(Records on spatial layout in scene pictures)
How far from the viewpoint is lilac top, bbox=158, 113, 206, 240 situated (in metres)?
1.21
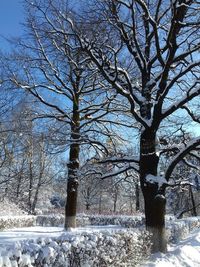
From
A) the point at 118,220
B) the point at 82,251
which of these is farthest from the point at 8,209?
the point at 82,251

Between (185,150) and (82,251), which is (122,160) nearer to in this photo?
(185,150)

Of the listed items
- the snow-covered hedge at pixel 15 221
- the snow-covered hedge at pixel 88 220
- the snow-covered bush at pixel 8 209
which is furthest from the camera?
the snow-covered bush at pixel 8 209

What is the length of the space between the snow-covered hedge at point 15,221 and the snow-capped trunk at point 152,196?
14.2 m

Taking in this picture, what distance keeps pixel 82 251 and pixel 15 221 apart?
68.2ft

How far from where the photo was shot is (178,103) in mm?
12430

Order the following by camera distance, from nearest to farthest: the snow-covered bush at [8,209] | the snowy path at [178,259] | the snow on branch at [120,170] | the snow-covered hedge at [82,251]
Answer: the snow-covered hedge at [82,251] → the snowy path at [178,259] → the snow on branch at [120,170] → the snow-covered bush at [8,209]

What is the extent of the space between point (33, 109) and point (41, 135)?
10.7 feet

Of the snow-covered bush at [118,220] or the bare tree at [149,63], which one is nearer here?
the bare tree at [149,63]

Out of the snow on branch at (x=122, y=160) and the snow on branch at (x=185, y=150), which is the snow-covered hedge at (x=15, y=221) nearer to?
the snow on branch at (x=122, y=160)

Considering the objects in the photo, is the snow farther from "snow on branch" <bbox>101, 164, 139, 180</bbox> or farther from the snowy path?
the snowy path

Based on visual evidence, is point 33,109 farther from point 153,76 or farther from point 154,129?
point 154,129

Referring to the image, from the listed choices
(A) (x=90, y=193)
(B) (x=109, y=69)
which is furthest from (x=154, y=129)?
(A) (x=90, y=193)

▶ _Task details_
Rewrite the records above as one numbered list, a number for each line, with blank lines dropped. Leave the picture out.

▶ _Reply_
1. How far from the viewpoint is lilac top, bbox=158, 113, 206, 240 situated (in metres)?
2. 1.21
3. From
4. A) the point at 118,220
5. B) the point at 82,251
6. which of these is farthest from the point at 8,209?
7. the point at 82,251
8. Between (185,150) and (82,251), which is (122,160) nearer to in this photo?
9. (185,150)
10. Of the listed items
11. - the snow-covered hedge at pixel 15 221
12. - the snow-covered hedge at pixel 88 220
13. - the snow-covered bush at pixel 8 209
14. which is furthest from the camera?
15. the snow-covered bush at pixel 8 209
16. What is the length of the space between the snow-covered hedge at point 15,221 and the snow-capped trunk at point 152,196?
17. 14.2 m
18. Taking in this picture, what distance keeps pixel 82 251 and pixel 15 221 apart?
19. 68.2ft
20. How far from where the photo was shot is (178,103) in mm?
21. 12430
22. Order the following by camera distance, from nearest to farthest: the snow-covered bush at [8,209] | the snowy path at [178,259] | the snow on branch at [120,170] | the snow-covered hedge at [82,251]
23. Answer: the snow-covered hedge at [82,251] → the snowy path at [178,259] → the snow on branch at [120,170] → the snow-covered bush at [8,209]
24. What is the extent of the space between point (33, 109) and point (41, 135)?
25. 10.7 feet
26. Of the snow-covered bush at [118,220] or the bare tree at [149,63], which one is nearer here?
27. the bare tree at [149,63]
28. Out of the snow on branch at (x=122, y=160) and the snow on branch at (x=185, y=150), which is the snow-covered hedge at (x=15, y=221) nearer to?
29. the snow on branch at (x=122, y=160)
30. Considering the objects in the photo, is the snow farther from "snow on branch" <bbox>101, 164, 139, 180</bbox> or farther from the snowy path?
31. the snowy path
32. Based on visual evidence, is point 33,109 farther from point 153,76 or farther from point 154,129?
33. point 154,129
34. Referring to the image, from the listed choices
35. (A) (x=90, y=193)
36. (B) (x=109, y=69)
37. which is furthest from (x=154, y=129)?
38. (A) (x=90, y=193)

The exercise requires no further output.